In the days when procedural code ruled, the antithesis to well structure code was spaghetti code which allowed the execution to jump all around in the code.  In my readings I have not seen a term in object-oriented development which mirrors the concept of spaghetti code.  So again, being the overly-brave person I am, I will attempt to coin the "Broken-Ice-Tray" concept.

An ice tray which is broken allows water to freeze in an un-partitioned manner and thereby prevents the easy separation of the ice cubes.  Object oriented code that has classes that break encapsulation by embedding a lot of knowledge about each other I refer to as a “Broken-Ice-Tray.”  You could also call it the "Pot-of-Ice."

 

Extra-Pattern-Issues

Some issues have little to do with the topic at hand (design patterns).  An example is the use of an oledbcommand object with a datareader configured to return a single row versus using an oledbcommand object with an SQL which returns a single row.

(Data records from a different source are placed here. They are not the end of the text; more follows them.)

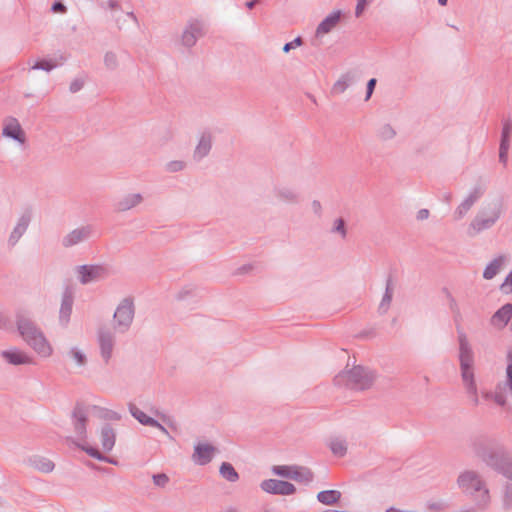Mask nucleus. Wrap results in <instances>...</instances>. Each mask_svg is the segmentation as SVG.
Wrapping results in <instances>:
<instances>
[{
  "label": "nucleus",
  "instance_id": "29",
  "mask_svg": "<svg viewBox=\"0 0 512 512\" xmlns=\"http://www.w3.org/2000/svg\"><path fill=\"white\" fill-rule=\"evenodd\" d=\"M394 288L392 277L389 276L386 280L385 292L378 306V312L381 315H384L388 312L392 298H393Z\"/></svg>",
  "mask_w": 512,
  "mask_h": 512
},
{
  "label": "nucleus",
  "instance_id": "44",
  "mask_svg": "<svg viewBox=\"0 0 512 512\" xmlns=\"http://www.w3.org/2000/svg\"><path fill=\"white\" fill-rule=\"evenodd\" d=\"M68 355L79 365L84 366L87 363L86 355L78 348L73 347L68 352Z\"/></svg>",
  "mask_w": 512,
  "mask_h": 512
},
{
  "label": "nucleus",
  "instance_id": "11",
  "mask_svg": "<svg viewBox=\"0 0 512 512\" xmlns=\"http://www.w3.org/2000/svg\"><path fill=\"white\" fill-rule=\"evenodd\" d=\"M260 488L269 494L274 495H292L296 492V487L288 482L278 479H266L260 483Z\"/></svg>",
  "mask_w": 512,
  "mask_h": 512
},
{
  "label": "nucleus",
  "instance_id": "60",
  "mask_svg": "<svg viewBox=\"0 0 512 512\" xmlns=\"http://www.w3.org/2000/svg\"><path fill=\"white\" fill-rule=\"evenodd\" d=\"M429 210L428 209H420L418 212H417V220L419 221H422V220H425L429 217Z\"/></svg>",
  "mask_w": 512,
  "mask_h": 512
},
{
  "label": "nucleus",
  "instance_id": "46",
  "mask_svg": "<svg viewBox=\"0 0 512 512\" xmlns=\"http://www.w3.org/2000/svg\"><path fill=\"white\" fill-rule=\"evenodd\" d=\"M512 132V123L506 120L503 124L500 144H509L510 134Z\"/></svg>",
  "mask_w": 512,
  "mask_h": 512
},
{
  "label": "nucleus",
  "instance_id": "25",
  "mask_svg": "<svg viewBox=\"0 0 512 512\" xmlns=\"http://www.w3.org/2000/svg\"><path fill=\"white\" fill-rule=\"evenodd\" d=\"M496 222L497 221H494L493 219L476 215L469 224L468 235L474 237L480 232L490 229Z\"/></svg>",
  "mask_w": 512,
  "mask_h": 512
},
{
  "label": "nucleus",
  "instance_id": "4",
  "mask_svg": "<svg viewBox=\"0 0 512 512\" xmlns=\"http://www.w3.org/2000/svg\"><path fill=\"white\" fill-rule=\"evenodd\" d=\"M459 342V362L461 378L466 391L474 392L476 385L475 375L473 371L474 354L468 338L464 331L458 329Z\"/></svg>",
  "mask_w": 512,
  "mask_h": 512
},
{
  "label": "nucleus",
  "instance_id": "63",
  "mask_svg": "<svg viewBox=\"0 0 512 512\" xmlns=\"http://www.w3.org/2000/svg\"><path fill=\"white\" fill-rule=\"evenodd\" d=\"M151 427L159 429L163 434L170 436L168 430L156 420V425H152Z\"/></svg>",
  "mask_w": 512,
  "mask_h": 512
},
{
  "label": "nucleus",
  "instance_id": "39",
  "mask_svg": "<svg viewBox=\"0 0 512 512\" xmlns=\"http://www.w3.org/2000/svg\"><path fill=\"white\" fill-rule=\"evenodd\" d=\"M329 447L332 453L337 457H344L347 453V443L345 440L335 438L330 441Z\"/></svg>",
  "mask_w": 512,
  "mask_h": 512
},
{
  "label": "nucleus",
  "instance_id": "14",
  "mask_svg": "<svg viewBox=\"0 0 512 512\" xmlns=\"http://www.w3.org/2000/svg\"><path fill=\"white\" fill-rule=\"evenodd\" d=\"M32 220V210L26 209L18 218L15 227L8 238V245L14 247L26 233Z\"/></svg>",
  "mask_w": 512,
  "mask_h": 512
},
{
  "label": "nucleus",
  "instance_id": "51",
  "mask_svg": "<svg viewBox=\"0 0 512 512\" xmlns=\"http://www.w3.org/2000/svg\"><path fill=\"white\" fill-rule=\"evenodd\" d=\"M509 144H500L499 147V161L506 166L508 161Z\"/></svg>",
  "mask_w": 512,
  "mask_h": 512
},
{
  "label": "nucleus",
  "instance_id": "57",
  "mask_svg": "<svg viewBox=\"0 0 512 512\" xmlns=\"http://www.w3.org/2000/svg\"><path fill=\"white\" fill-rule=\"evenodd\" d=\"M51 10L55 13H65L67 11V8L62 2L56 1L52 4Z\"/></svg>",
  "mask_w": 512,
  "mask_h": 512
},
{
  "label": "nucleus",
  "instance_id": "34",
  "mask_svg": "<svg viewBox=\"0 0 512 512\" xmlns=\"http://www.w3.org/2000/svg\"><path fill=\"white\" fill-rule=\"evenodd\" d=\"M501 507L505 512L512 511V483L505 482L501 489Z\"/></svg>",
  "mask_w": 512,
  "mask_h": 512
},
{
  "label": "nucleus",
  "instance_id": "40",
  "mask_svg": "<svg viewBox=\"0 0 512 512\" xmlns=\"http://www.w3.org/2000/svg\"><path fill=\"white\" fill-rule=\"evenodd\" d=\"M79 447L83 451H85L89 456H91L99 461L116 464V462L114 460H112L111 458L102 454L97 448H94L92 446H87V445H79Z\"/></svg>",
  "mask_w": 512,
  "mask_h": 512
},
{
  "label": "nucleus",
  "instance_id": "30",
  "mask_svg": "<svg viewBox=\"0 0 512 512\" xmlns=\"http://www.w3.org/2000/svg\"><path fill=\"white\" fill-rule=\"evenodd\" d=\"M502 214V204L500 202H492L487 206H484L480 209L477 215L486 217L489 219H493L494 221H498Z\"/></svg>",
  "mask_w": 512,
  "mask_h": 512
},
{
  "label": "nucleus",
  "instance_id": "21",
  "mask_svg": "<svg viewBox=\"0 0 512 512\" xmlns=\"http://www.w3.org/2000/svg\"><path fill=\"white\" fill-rule=\"evenodd\" d=\"M512 317V304L506 303L491 317V325L496 328H504Z\"/></svg>",
  "mask_w": 512,
  "mask_h": 512
},
{
  "label": "nucleus",
  "instance_id": "50",
  "mask_svg": "<svg viewBox=\"0 0 512 512\" xmlns=\"http://www.w3.org/2000/svg\"><path fill=\"white\" fill-rule=\"evenodd\" d=\"M302 44H303V39L300 36H298L293 41L284 44L282 50L284 53H288L292 49H295L296 47H299Z\"/></svg>",
  "mask_w": 512,
  "mask_h": 512
},
{
  "label": "nucleus",
  "instance_id": "19",
  "mask_svg": "<svg viewBox=\"0 0 512 512\" xmlns=\"http://www.w3.org/2000/svg\"><path fill=\"white\" fill-rule=\"evenodd\" d=\"M492 440L485 436H475L470 439L469 447L474 455L480 459L485 457V455L494 447Z\"/></svg>",
  "mask_w": 512,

On the other hand, substituting a MustInherit (abstract) class for an Interface is generally a pattern issue.

 

Intra-Pattern Issues

Intra-Pattern Issues are issues which are internal to the pattern.  By default the issues are intra-pattern and so the term is hardly used.

 

Inter-Pattern Issues

These are issues which affect the way in which other patterns would interact with this pattern and aid in its operation.  Because the other pattern is named in the inter-pattern discussion, the term “Inter-Pattern issue” is hardly used.  It is obvious that the mention of another pattern amounts to the same thing.

 

Pattern-Safety

This speaks to the issue of the recognizability of the pattern.  Imagine you have a problem with your jet-ski and you bring it to your trusty car-mechanic who has worked on cars for 20 years.  An engine is an engine, right?  But he may or may not understand how to fix it because there is a chance he may not recognize the components and how they fit together to make the jet-ski work. This is why you have people who fix jet skis and those who fix cars.

That is the risk you run when you spice up a pattern, cut an interface or add a product-class.  Code maintainability hinges on people being able to look at your code and quickly see the pieces and how they interact.  Patterns give you that predictability and recognizability.  But if you modify the pattern because at a particular point in time one of the participants was not critical to its function, then you lose pattern safety.  Pattern safety is the guarantee that other developers who have expertise in design patterns will be able to maintain and extend the code or reuse the COG's in the pattern (see definition above).  Developers who are responsible for keeping your code running may be in for a warm and unpredictable time if you carve up the pattern arbitrarily.

Achievement of pattern safety is one of the reasons I hope that there will be pattern standardization committees who work towards solidifying how the patterns should look and feel in all the major languages, along with all the acceptable variations (with a name and code for each variation).

Conclusion

I hope you found this article beneficial in regards to the terms you should know when using patterns in VB.NET.